### Goal of the exercise
Output the full listing below verbatim, leaving out the pictures.

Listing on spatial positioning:
================================

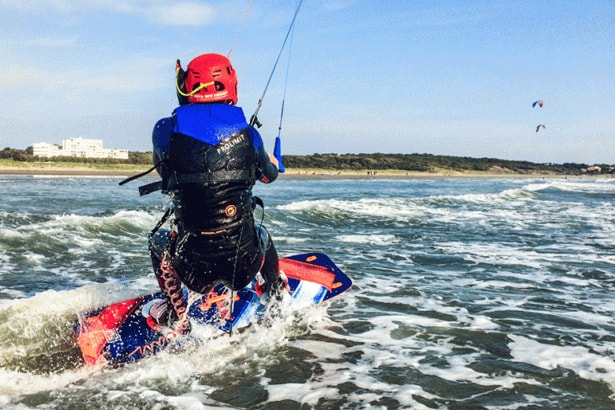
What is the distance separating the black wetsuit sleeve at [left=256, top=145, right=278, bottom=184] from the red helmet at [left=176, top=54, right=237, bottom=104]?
0.46 m

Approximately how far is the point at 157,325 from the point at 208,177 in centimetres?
170

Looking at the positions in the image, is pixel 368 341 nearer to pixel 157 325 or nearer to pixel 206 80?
pixel 157 325

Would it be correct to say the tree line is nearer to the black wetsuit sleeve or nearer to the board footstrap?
the board footstrap

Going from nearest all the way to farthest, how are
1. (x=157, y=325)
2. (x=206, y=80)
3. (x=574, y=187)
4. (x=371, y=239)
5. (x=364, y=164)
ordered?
(x=206, y=80) < (x=157, y=325) < (x=371, y=239) < (x=574, y=187) < (x=364, y=164)

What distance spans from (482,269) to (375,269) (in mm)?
1712

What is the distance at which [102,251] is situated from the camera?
9.60 metres

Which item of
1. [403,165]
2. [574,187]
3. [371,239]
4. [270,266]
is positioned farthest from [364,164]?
[270,266]

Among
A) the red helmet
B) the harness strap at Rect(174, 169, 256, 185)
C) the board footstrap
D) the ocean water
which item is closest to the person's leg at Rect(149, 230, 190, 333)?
the ocean water

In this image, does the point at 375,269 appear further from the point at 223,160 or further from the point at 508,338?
the point at 223,160

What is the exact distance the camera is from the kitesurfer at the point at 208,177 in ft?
11.7

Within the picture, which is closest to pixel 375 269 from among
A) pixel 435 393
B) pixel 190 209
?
pixel 435 393

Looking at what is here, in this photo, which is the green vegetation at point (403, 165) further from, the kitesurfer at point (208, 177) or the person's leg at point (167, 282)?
the kitesurfer at point (208, 177)

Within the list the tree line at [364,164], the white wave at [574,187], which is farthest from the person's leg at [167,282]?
the tree line at [364,164]

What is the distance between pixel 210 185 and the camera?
3.59m
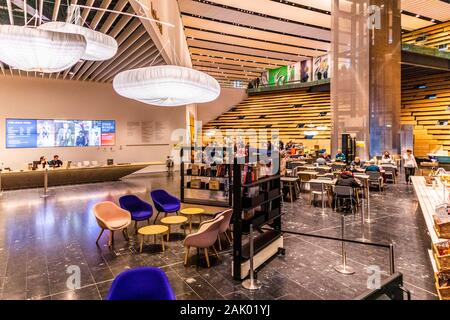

================================

### Complete answer
What is the distance separating the black wetsuit sleeve at [left=256, top=145, right=278, bottom=184] from the red helmet at [left=176, top=54, right=237, bottom=104]?
0.46 m

Approximately how far is the point at 157,325 from the point at 208,177 in centimetres?
170

Looking at the positions in the image, is pixel 368 341 nearer to pixel 157 325 or nearer to pixel 206 80?
pixel 157 325

Would it be correct to say the tree line is nearer to the black wetsuit sleeve or nearer to the board footstrap?
the board footstrap

Going from nearest all the way to farthest, how are
1. (x=157, y=325)
2. (x=206, y=80)
3. (x=574, y=187)
4. (x=371, y=239)
5. (x=364, y=164)
ordered?
(x=206, y=80) < (x=157, y=325) < (x=371, y=239) < (x=574, y=187) < (x=364, y=164)

What distance spans from (482,269) to (375,269) (in mm)?
1712

What is the distance at which [102,251] is situated from the camera?
9.60 metres

Which item of
1. [403,165]
2. [574,187]
3. [371,239]
4. [270,266]
is positioned farthest from [364,164]?
[270,266]

Among
A) the red helmet
B) the harness strap at Rect(174, 169, 256, 185)
C) the board footstrap
D) the ocean water
which item is closest to the person's leg at Rect(149, 230, 190, 333)?
the ocean water

In this image, does the point at 375,269 appear further from the point at 223,160 or further from the point at 508,338?
the point at 223,160

What is the exact distance the camera is from the kitesurfer at the point at 208,177 in ft?
11.7

Within the picture, which is closest to pixel 375 269 from among
A) pixel 435 393
B) pixel 190 209
?
pixel 435 393

Looking at what is here, in this photo, which is the green vegetation at point (403, 165) further from, the kitesurfer at point (208, 177) or the person's leg at point (167, 282)?
the kitesurfer at point (208, 177)

Within the list the tree line at [364,164], the white wave at [574,187], which is farthest from the person's leg at [167,282]?
the tree line at [364,164]

What is the distance between pixel 210 185 and the camera?
3.59m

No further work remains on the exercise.